Проявилось в этом шаге и несомненное разочарование Брюсова — возможно, не столько в себе в качестве политического комментатора, сколько в аудитории, неспособной или неготовой правильно понимать его суждения. А ведь речь шла о людях, близких ему если не духовно, то во всяком случае литературно и социально. Приведу фрагмент из более раннего (февраль 1901 г.) чернового письма к Максиму Горькому, стоявшему на совершенно иных позициях. Горький призывал Брюсова присоединиться к протесту против отдачи участников студенческих волнений в солдаты, т. е. к конкретным политическим действиям. Брюсов отвечал: «Давно привык я на всe смотреть с точки зрения вечности. Меня тревожат не частные случаи, а условия, их создавшие. Не студенты, отданные в солдаты, а весь строй нашей жизни, всей жизни. Его я ненавижу, ненавижу, презираю! Лучшие мои мечты о днях, когда это будет сокрушено» (33). В этих словах можно увидеть позерство «декадента», за несколько лет до того восклицавшего: «Родину я ненавижу!» А можно и трезвое понимание язв и пороков современного русского общества, развитое в противоречивой заметке марта 1906 г. о смертной казни, когда Брюсов решительно высказался за ее сохранение.

Уже первые «политики» Валерия Яковлевича вызывали у современников ассоциации с Тютчевым, причем не всегда в положительном контексте. 3 августа 1903 г. в газете «Русский листок» появилось его стихотворение «Двенадцатый час», позднее переименованное автором в «Июль 1903».

Да, пробил последний, двенадцатый час!
Так звучно, так грозно.
Часы мировые окликнули нас.
О, если б не поздно!
Зарницами синими полночь полна,
Бушуют стихии,
Кровавым лучом озарилась луна
На Айа-Софии...

Передовая статья «Санкт-Петербургских ведомостей», из которой был взят эпиграф к первой публикации, была посвящена убийству турецким фанатиком русского консула в городе Битолия в Македонии. В ней говорилось: несмотря на то, что турецкий «султан поспешил извиниться», Россия требует «полного удовлетворения… Слишком давно Святая София тоскует о русском кресте, который оградит святыню и от мерзости Магометовой, и от недостойных посягательств продажных греков; а славянские народы стоят на распутье: настал последний, двенадцатый час, и нужно выбирать между светлым будущим могучей федерации свободных братских народов, отдыхающих под сенью русского щита, или бессильным поникновением пред всенемецкой волной… она поднялась, она грозит, — завтра она все захлестнет и смоет» (цит. по: СС, 1, 618). 2 августа Брюсов писал Перцову: «А какие события на Балканах! Какие темы для политик! Я же написал пока только стихи в духе Тютчева» (34).
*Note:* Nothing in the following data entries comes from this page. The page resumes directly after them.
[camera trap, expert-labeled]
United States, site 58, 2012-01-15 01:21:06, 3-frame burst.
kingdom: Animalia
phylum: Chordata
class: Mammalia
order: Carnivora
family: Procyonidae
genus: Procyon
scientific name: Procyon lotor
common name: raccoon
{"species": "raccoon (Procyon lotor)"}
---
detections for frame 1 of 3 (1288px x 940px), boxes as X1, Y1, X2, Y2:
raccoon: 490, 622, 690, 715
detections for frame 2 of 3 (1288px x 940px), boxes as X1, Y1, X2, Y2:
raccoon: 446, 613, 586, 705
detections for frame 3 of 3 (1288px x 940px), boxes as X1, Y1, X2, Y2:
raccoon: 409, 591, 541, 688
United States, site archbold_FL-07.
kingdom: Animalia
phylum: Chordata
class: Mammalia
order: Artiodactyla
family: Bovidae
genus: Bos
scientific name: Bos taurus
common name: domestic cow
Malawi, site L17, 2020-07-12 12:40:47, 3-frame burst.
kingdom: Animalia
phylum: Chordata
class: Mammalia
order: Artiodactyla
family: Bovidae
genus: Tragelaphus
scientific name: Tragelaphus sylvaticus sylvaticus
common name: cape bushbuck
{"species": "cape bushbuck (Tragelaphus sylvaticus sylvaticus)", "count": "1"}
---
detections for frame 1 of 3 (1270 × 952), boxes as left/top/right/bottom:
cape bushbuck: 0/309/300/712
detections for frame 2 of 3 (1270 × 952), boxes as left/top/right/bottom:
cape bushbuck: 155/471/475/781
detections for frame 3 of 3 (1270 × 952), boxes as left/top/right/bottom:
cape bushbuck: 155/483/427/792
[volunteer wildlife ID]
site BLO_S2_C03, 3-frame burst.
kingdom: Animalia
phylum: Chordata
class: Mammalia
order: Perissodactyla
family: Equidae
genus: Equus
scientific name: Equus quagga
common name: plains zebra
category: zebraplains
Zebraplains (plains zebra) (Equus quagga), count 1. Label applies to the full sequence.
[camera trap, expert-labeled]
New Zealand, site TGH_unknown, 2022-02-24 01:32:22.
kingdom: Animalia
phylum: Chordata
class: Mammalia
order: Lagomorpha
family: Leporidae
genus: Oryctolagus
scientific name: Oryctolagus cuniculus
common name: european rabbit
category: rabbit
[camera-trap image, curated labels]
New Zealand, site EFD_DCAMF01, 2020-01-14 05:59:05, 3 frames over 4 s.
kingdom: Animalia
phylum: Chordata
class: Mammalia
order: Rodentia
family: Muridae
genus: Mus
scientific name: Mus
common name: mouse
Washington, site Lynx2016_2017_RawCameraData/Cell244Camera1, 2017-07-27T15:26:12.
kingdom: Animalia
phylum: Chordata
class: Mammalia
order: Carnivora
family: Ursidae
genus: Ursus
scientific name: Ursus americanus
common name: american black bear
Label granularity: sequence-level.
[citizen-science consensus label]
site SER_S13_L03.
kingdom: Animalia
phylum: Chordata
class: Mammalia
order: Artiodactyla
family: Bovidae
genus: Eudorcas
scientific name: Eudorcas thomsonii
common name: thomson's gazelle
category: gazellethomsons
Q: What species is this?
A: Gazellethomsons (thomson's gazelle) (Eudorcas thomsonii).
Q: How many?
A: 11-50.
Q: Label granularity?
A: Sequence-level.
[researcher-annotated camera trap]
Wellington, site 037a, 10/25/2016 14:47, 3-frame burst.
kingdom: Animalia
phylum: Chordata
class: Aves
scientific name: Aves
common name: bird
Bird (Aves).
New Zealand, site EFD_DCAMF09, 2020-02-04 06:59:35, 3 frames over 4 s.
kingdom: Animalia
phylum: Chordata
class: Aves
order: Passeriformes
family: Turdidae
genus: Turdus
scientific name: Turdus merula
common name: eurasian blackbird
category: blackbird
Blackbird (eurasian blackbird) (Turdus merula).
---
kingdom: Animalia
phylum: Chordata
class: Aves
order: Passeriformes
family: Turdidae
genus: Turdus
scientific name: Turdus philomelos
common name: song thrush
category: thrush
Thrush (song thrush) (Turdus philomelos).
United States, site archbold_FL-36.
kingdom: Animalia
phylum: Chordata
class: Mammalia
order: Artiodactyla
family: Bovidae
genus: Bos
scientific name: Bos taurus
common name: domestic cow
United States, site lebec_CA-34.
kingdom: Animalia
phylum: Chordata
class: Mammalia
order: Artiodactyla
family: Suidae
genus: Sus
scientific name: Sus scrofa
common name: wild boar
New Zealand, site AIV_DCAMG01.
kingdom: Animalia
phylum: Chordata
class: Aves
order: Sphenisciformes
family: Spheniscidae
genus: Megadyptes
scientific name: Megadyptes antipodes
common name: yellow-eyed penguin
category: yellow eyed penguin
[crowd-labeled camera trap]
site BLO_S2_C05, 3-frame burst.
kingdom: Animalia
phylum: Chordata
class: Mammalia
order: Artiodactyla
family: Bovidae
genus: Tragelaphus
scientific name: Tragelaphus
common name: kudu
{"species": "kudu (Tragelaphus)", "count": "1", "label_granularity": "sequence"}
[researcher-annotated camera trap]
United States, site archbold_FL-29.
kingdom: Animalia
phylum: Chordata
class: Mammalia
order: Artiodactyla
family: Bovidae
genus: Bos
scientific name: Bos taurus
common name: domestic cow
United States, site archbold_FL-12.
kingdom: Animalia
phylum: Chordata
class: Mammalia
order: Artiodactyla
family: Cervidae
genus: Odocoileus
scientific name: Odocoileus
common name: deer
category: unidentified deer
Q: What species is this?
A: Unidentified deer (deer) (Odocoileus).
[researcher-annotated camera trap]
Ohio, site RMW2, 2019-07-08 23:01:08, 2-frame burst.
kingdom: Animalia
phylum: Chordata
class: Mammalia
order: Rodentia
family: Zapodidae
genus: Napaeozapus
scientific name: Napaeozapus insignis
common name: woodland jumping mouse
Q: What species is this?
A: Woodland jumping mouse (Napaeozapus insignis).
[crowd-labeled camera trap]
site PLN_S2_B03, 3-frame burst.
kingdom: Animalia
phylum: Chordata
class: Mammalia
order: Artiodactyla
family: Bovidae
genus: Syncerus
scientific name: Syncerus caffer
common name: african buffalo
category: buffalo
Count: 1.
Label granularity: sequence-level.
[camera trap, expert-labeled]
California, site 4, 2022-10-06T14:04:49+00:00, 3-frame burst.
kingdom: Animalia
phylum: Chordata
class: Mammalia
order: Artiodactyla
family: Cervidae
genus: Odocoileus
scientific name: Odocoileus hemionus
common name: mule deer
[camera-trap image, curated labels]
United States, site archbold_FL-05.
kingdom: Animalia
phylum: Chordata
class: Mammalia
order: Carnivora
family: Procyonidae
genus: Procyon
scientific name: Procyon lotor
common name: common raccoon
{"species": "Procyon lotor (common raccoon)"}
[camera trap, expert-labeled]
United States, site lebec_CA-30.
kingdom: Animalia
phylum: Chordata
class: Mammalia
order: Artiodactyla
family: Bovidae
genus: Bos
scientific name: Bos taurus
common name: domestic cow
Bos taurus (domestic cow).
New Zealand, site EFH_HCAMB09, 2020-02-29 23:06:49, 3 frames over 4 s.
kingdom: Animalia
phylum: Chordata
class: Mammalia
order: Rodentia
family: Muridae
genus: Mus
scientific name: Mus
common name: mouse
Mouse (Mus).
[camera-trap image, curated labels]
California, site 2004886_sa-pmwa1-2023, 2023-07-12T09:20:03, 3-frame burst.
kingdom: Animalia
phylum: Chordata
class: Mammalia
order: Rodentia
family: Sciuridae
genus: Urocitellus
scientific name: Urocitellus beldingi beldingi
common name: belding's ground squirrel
«Ваши стихи хоть бы и Тютчеву. Очень хорошо», – ответил Перцов (35). Друг юности Брюсова, поэт и журналист Александр Курсинский, в политике придерживавшийся «левых» взглядов (возможно, не без влияния Льва Толстого, домашним учителем детей которого он был), откликнулся на стихотворение ехидным фельетоном в «левой» московской газете «Курьер». Выступая под псевдонимом «Досужий обыватель», Курсинский, в недавнем прошлом сам «декадент», писал: «Г-н Валерий Брюсов перестал быть собой, перестал быть бесстрастным волхвом. <...> Он сошел к людям, сблизился с ними в их страстях и кричит вместе с ними за общие интересы. И как подобает всякому новообращенному, кричит громче других. Известная часть нашей прессы кричит: Идем на Константинополь — пора! Г-н Валерий Брюсов возглашает: Скорей на Константинополь! А то будет поздно <...> Он перестал быть Валерием Брюсовым. Кажется, он стал Тютчевым нашего времени» (36).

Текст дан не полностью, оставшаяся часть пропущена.